SOURCE EXTRACT:
I’m a bad Catholic and The Catholic Church is Right About All The Things. No, seriously.

Yes, I cover my head in Mass. Because 1 Corinthians 11.

Yes, I cover my head in Mass. Because 1 Corinthians 11.

I’ve heard it said that conversion is a journey and if that’s the case, I clearly need more converting. I’m obsessive about brutal self-honesty–it’s why I journal every day of my life–and the truth I’ve discovered is that I’m a rebellious Catholic. This is not me being cute. This is not me being hip. This is me admitting that I’ve been full of spiritual pride.

Ever since I became Catholic in 2009, I’ve tried to bend Catholicism to meet my Own Ideas About What Catholicism Should Be. Let me be brief: this journey has ended in disaster.

For one thing, it’s exhausting. For another thing, it was atheistic. At least, behaviorally.

Meaning: *I* was deciding what was true or not true. *I* was deciding–based on some personal, arbitrary standard of Me-ness–to decide whether the Church Fathers were right about All The Things. I didn’t need any Thomas Aquinas giving me the what-for on doctrine. Who did he think he was, anyway? Pffft. He was “just a human being” like me. He was FLAWED. And don’t get me started on the Pope and all that infallibility nonsense! AS IF A HUMAN BEING CAN BE INFALLIBLE BA HA HA HA, am I right?

Because. Obviously. It was MY relationship with Christianity! It was MY relationship with God! It was all about meeeeeeeeee.

And therein lies the pride of my Protestant heritage: protesting as a way of life. Protesting as a practice of faith. Picking and choosing and white-washing my rebellion as just “being a good Berean.”

Oh, the many-splendored manifestations of my pride!

Can I just admit something, here? Being The Arbiter of All Truth is exhausting. I should know, I’ve given it a good run. And, as I said: it’s ended in disaster.

Picking and choosing has made me a liar and a hypocrite. I’ve tried to please everyone except God. I’ve ignored and/or watered-down my adherence to certain, difficult Catholic doctrines because, well, THEY ARE UNPOPULAR. And, apparently, I’m all about being popular.

But I’m gonna go ahead and resign from being the Pope. Yeah, I’ve been playing Pope. You know, like: “Well, I believe THIS about the Church but I don’t like THAT so I’m declaring what’s true and not true.” Even if I didn’t say it in so many words, I said it through what I practiced.

Thing is, I’ve been proven wrong so many times (about the Eucharist, about Mary, about the communion of Saints) that it’s actually SMARTER for me to assume The Catholic Church Is Right About All the Things. I mean, there’s one Pope and I ain’t him.

DESCRIPTION OF THE TASK: According to the essay on Catholic conversion, in what year did the writer become Catholic? The rows that follow the essay were drawn from an unrelated source.

SUPPLIED MATERIAL:
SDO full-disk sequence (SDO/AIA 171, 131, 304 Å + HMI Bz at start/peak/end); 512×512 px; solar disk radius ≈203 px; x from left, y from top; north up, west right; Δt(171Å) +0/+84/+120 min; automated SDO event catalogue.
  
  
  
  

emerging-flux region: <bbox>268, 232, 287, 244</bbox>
* * *
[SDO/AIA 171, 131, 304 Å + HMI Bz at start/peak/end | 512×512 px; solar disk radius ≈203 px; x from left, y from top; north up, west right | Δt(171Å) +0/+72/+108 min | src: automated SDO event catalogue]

ANSWER FOR THE TASK: 2009